Try it:
Identify each line of the material below that contains the word "Community", and copy every such line in full.

Exercise data:
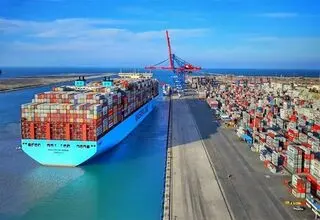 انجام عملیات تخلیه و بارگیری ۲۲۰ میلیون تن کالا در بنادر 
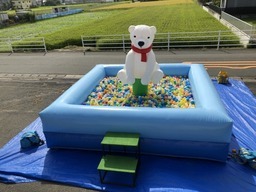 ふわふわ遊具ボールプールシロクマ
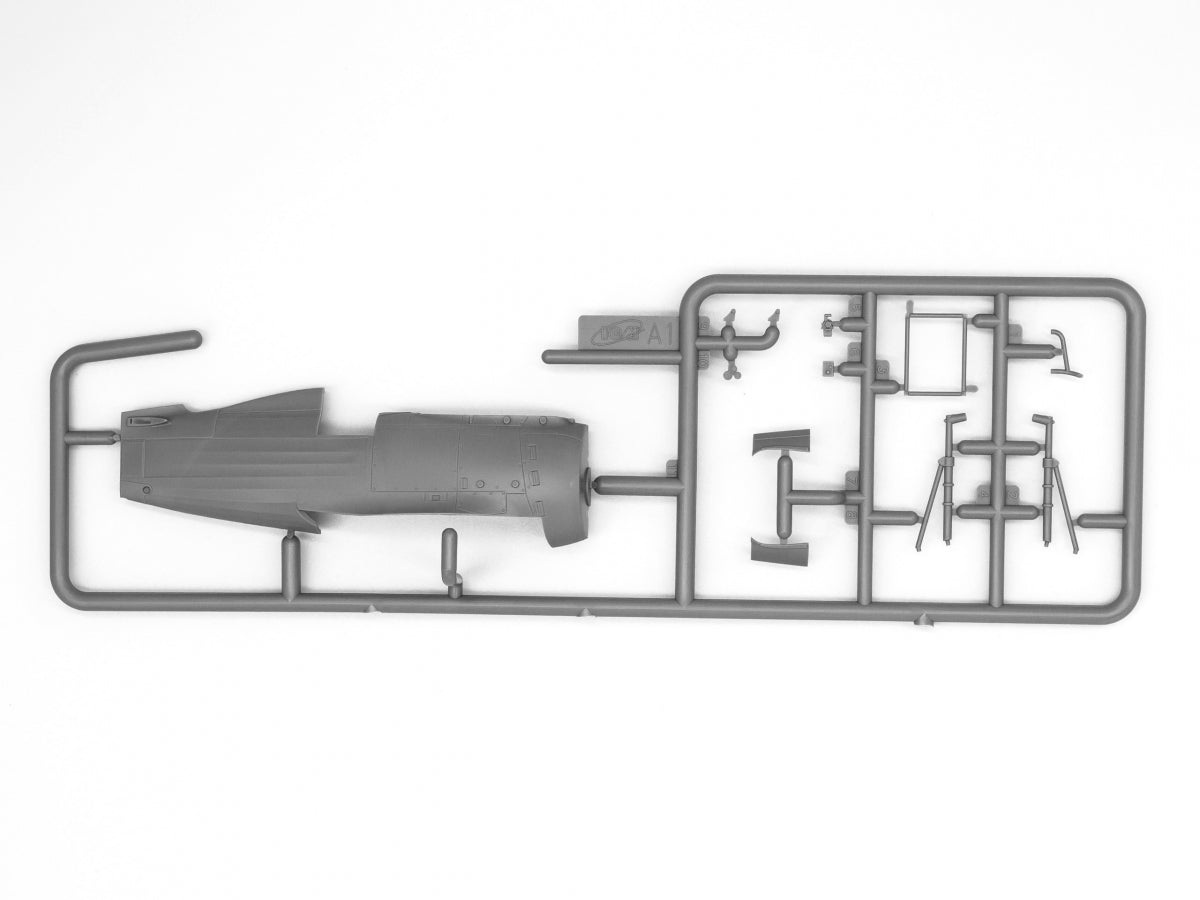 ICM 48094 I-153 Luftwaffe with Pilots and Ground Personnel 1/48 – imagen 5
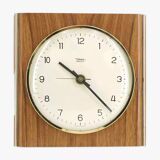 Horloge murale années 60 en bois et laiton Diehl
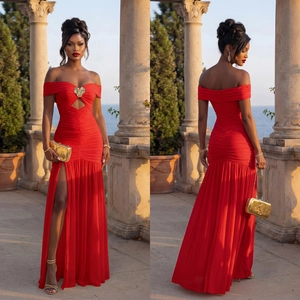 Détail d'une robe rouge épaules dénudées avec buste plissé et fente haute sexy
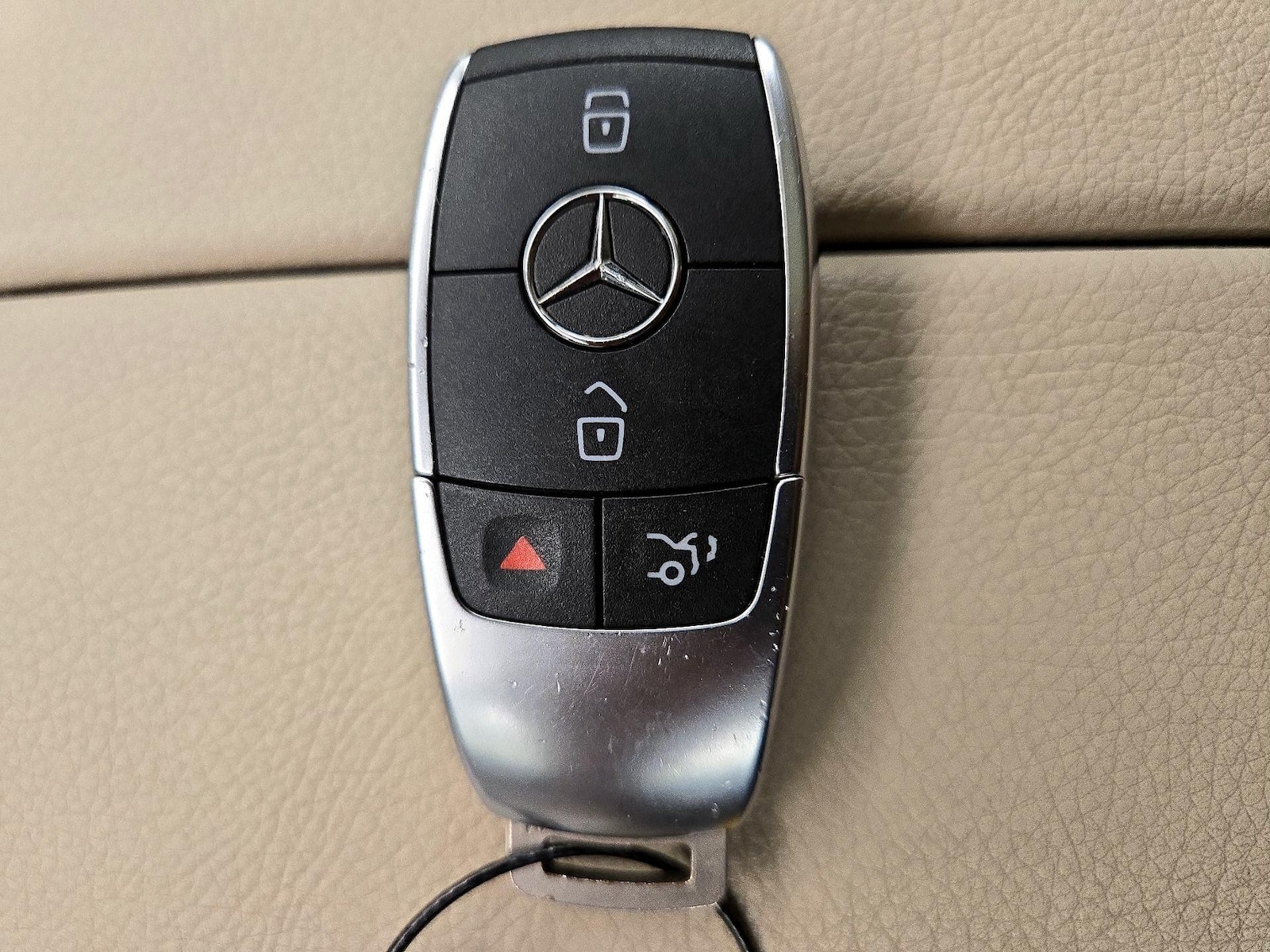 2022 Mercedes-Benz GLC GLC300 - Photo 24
==
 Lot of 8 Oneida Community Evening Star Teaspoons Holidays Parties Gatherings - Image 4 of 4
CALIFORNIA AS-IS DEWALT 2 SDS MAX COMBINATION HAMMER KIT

Response to the task:
 Lot of 8 Oneida Community Evening Star Teaspoons Holidays Parties Gatherings - Image 4 of 4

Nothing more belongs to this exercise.